Disability benefits: lessons from the front line 475 KB

The disability benefits system is broken. It has not adapted to a world where disability and ill health are more prevalent, and more complex in terms of the variation of impact on people's lives or the support that could help. Despite rising caseloads, disabled people, and people with long-term health problems, are too often not getting the support they need.

We see every aspect of how the system as it stands is letting down disabled people who have to fight to access essential financial support. The people we help feel like the system is designed to deny them support, not to get them the help they need.
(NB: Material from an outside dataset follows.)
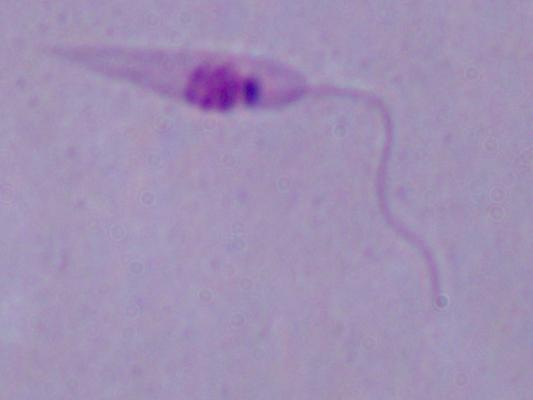 1000x magnification. A Leishmania parasite is shown. Micrograph.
And so we have ended up in the worst of all worlds. The value of benefits is being driven down. Eligibility for what remains becomes ever narrower. This does not mean fewer disabled people: instead it means fewer disabled people are getting the support they need.
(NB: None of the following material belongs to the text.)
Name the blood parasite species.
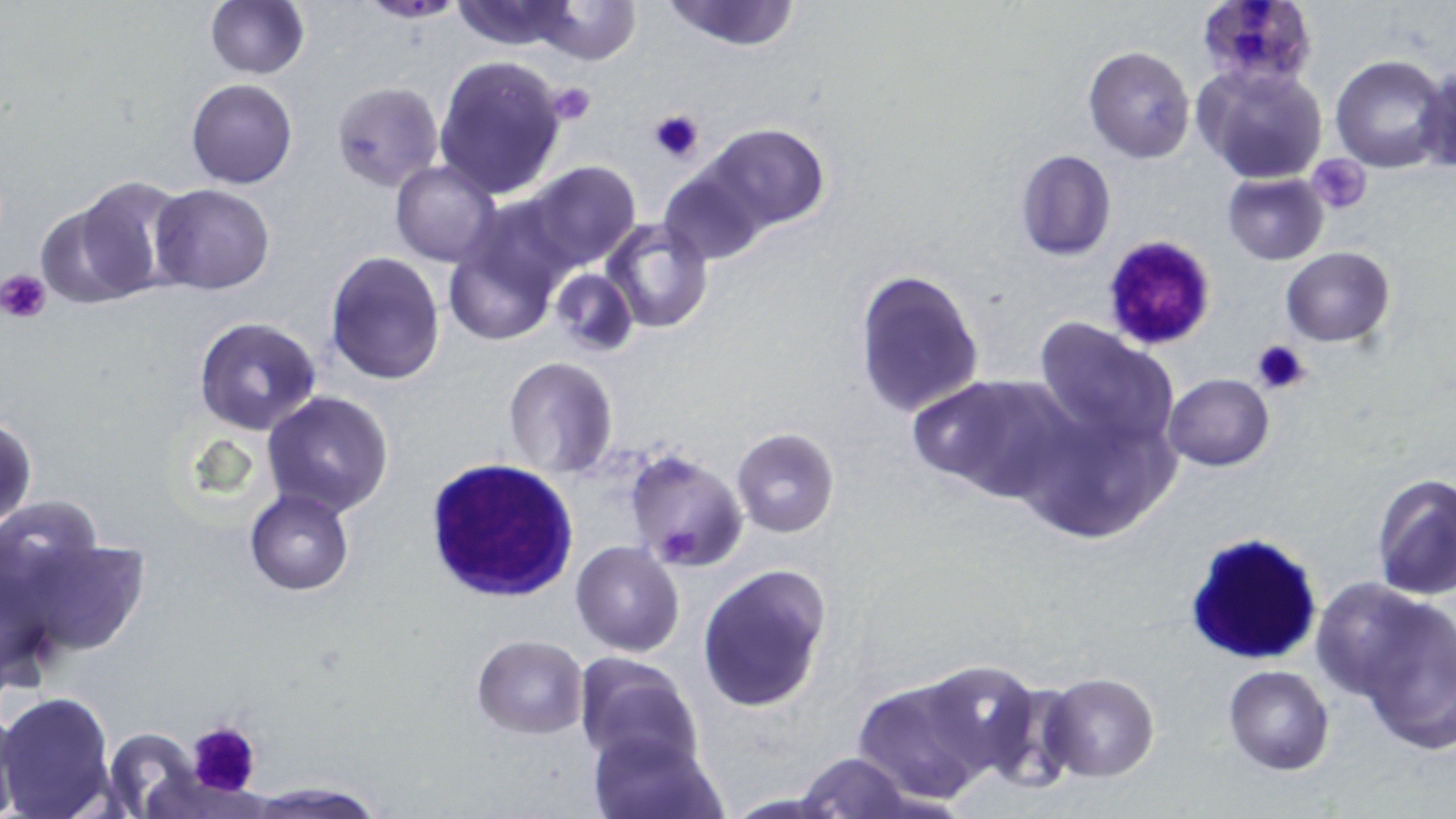
Plasmodium falciparum.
We need to genuinely modernise the system, and the way we think about it. The claims process needs to be aligned with wider NHS, care and employment support services that work with disabled people to tackle, as far as possible, the challenges and barriers they face.

The prize would be a system based on trust which removes complexity, and maintains financial support for disabled people, and people with long-term health problems, while aligning more effectively with wider services that could be useful to tackle challenges they face or enhance their employment prospects.

By learning from what the people we support are telling us about the system’s failings, this report begins to chart a better way forward. It outlines 10 key insights we have drawn from trying to help disabled people navigate the system as it stands:

  1. Disability benefits are crucial in protecting people from falling into the red

  2. Accessing support is vital for people with both mental and physical health conditions

  3. The claims process is lengthy and can involve an endless cycle of reassessment

  4. Disabled people have to navigate a complex system

  5. Poor decision-making adds to the fight for support

  6. The system is built around rigid processes rather than a whole-person approach

  7. For people who have no or limited capacity to work, their experience is often poor

  8. The reasons people find it difficult to start work are varied and complex

  9. People who can and want to work aren’t getting the support they need

  10. Navigating the system leaves people feeling defeated

The benefits system has been broken not by the disabled people who depend on it, but by a failure to tackle the barriers to people living independently and participating in the labour market when possible. Disability benefits, properly integrated into wider support processes, are part of the solution, not part of the problem.